La stratégie énergétique allemande, la fameuse Energiewende devenue le modèle des technocrates bruxellois et d’une bonne partie des mouvements écologistes, est devenue un objet de dérision. Y compris dans le pays même et par sa Cour des comptes. Elle est extrêmement coûteuse, près de 600 milliards d’euros et assez peu efficace en termes de réduction des émissions de gaz à serre. Si l’Allemagne a fini par faire des progrès dans ce domaine, elle le doit avant tout aux difficultés de son industrie. Il est en tout cas assez absurde de vouloir se placer en leader européen de la lutte contre le changement climatique, tout en préférant abandonner le nucléaire avant de s’attaquer très difficilement à la fermeture des centrales et des mines à charbon en ayant l’intention de les remplacer par du gaz naturel importé…
Mais il ne faudrait pas seulement se focaliser sur cet aspect (fondamental), l’Energiewende a un autre talon d’Achille. A savoir, des réseaux électriques incapables de gérer le poids sans cesse grandissant dans la production allemande des renouvelables intermittents.
L’Allemagne a totalement oublié le pragmatisme qui a fait sa réussite économique
Produire de l’électricité bas carbone, c’est bien. Etre capable de la produire au bon moment, quand la demande existe, et de l’acheminer à l’endroit où elle est utile pour être consommée, le tout en conservant en permanence un équilibre production/consommation permettant d’équilibrer la fréquence à 50 hertz (soit 50 changements de polarité par seconde sur un réseau en courant alternatif), c’est mieux. C’est ce que l’Allemagne est aujourd’hui incapable de faire.

_Données fournies_:
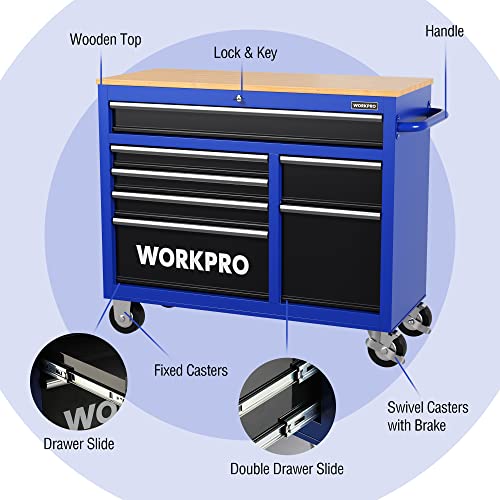 WORKPRO 46-Inch 9-Drawer Rolling Tool Chest with Wooden Top R9148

_Consignes_:
1 – Réécrivez la partie du texte sur l’Energiewende qui commence par les mots contenant "L’Allemagne a totalement" et se termine par "incapable de faire.", en remplaçant "bas carbone" par "décarbonée".
2 – D’après le texte sur l’Energiewende, combien a coûté cette stratégie énergétique allemande ?

_Corrigé des activités_:
1 –
L’Allemagne a totalement oublié le pragmatisme qui a fait sa réussite économique
Produire de l’électricité décarbonée, c’est bien. Etre capable de la produire au bon moment, quand la demande existe, et de l’acheminer à l’endroit où elle est utile pour être consommée, le tout en conservant en permanence un équilibre production/consommation permettant d’équilibrer la fréquence à 50 hertz (soit 50 changements de polarité par seconde sur un réseau en courant alternatif), c’est mieux. C’est ce que l’Allemagne est aujourd’hui incapable de faire.

2 – Près de 600 milliards d’euros.